Aliyev and Pashinian agreed that “further tangible steps” need to be taken to reduce tensions and create a conducive atmosphere ahead of planned delimitation and demarcation talks, the European Council said in a statement.
Michel reassured both leaders of the EU’s commitment to work closely with Armenia and Azerbaijan “in overcoming conflict, creating cooperation and an atmosphere of trust, with a view to sustainable peace in the region ultimately underpinned by a comprehensive peace agreement,” the statement added.
In a possible breakthrough, Michel said Armenia and Azerbaijan had also agreed to begin a process to potentially restore communications infrastructure between the two countries, including a rail link with border and customs controls.
The meeting was the fifth face-to-face talks between the leaders of Armenia and Azerbaijan since last year’s war. The last direct talks were mediated by Russian President Vladimir Putin in Sochi on November 26.

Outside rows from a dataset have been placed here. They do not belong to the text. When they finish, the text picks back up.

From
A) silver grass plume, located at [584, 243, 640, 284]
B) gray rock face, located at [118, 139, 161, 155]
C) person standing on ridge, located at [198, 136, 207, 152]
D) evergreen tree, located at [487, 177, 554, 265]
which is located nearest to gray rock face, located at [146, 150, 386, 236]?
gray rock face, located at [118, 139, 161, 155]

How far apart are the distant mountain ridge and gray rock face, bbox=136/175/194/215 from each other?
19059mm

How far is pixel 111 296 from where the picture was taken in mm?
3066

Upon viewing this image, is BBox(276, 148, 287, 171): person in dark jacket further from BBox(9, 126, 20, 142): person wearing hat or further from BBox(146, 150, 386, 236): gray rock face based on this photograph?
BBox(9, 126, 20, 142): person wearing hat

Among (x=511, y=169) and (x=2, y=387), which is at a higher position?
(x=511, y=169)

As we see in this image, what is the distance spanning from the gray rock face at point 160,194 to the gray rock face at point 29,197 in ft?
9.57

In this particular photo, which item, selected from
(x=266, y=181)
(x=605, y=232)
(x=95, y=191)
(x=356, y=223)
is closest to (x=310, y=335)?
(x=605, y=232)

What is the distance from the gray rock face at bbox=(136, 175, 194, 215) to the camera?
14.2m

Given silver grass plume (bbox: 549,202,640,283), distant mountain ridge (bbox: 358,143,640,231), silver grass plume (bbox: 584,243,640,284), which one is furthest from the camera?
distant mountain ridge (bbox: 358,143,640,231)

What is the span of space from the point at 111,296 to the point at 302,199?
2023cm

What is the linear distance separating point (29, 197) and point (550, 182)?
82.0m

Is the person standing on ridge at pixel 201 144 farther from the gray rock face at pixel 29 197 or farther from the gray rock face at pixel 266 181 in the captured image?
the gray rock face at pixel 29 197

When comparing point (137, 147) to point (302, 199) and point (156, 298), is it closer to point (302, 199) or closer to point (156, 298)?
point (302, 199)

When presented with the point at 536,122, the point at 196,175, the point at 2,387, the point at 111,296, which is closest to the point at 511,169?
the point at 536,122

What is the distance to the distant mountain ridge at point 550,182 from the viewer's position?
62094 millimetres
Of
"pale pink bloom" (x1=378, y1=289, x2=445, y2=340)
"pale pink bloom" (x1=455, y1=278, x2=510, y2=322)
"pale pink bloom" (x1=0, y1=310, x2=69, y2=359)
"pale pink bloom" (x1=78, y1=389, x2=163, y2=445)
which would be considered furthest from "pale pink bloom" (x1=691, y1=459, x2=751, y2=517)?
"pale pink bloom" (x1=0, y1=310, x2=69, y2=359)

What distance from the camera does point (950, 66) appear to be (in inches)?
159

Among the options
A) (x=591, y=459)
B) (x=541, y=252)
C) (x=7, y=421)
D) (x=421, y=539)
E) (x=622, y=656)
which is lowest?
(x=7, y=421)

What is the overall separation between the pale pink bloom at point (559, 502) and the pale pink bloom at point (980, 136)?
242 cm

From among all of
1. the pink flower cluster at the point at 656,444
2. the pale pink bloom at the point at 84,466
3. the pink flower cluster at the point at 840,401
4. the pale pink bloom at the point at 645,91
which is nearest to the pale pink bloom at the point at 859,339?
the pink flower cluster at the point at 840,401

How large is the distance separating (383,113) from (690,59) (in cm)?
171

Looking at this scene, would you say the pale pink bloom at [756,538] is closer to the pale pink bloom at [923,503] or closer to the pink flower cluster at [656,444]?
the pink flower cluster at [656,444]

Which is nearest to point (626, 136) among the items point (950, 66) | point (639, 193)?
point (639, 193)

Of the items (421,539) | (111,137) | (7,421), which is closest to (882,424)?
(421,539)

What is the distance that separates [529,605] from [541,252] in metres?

Michel has been leading the EU’s diplomacy in the South Caucasus.
After phone calls with Michel last month, the Armenian and Azerbaijani leaders agreed to establish a direct communication line, at the level of their respective ministers of defense, to serve as an incident-prevention mechanism.
In last year's war, Baku gained control of parts of Nagorno-Karabakh as well as adjacent territories that had been under the control of ethnic Armenian forces since the end of a separatist war in 1994. Some 2,000 Russian troops were deployed to monitor the cease-fire.
Nagorno-Karabakh is internationally recognized as part of Azerbaijan.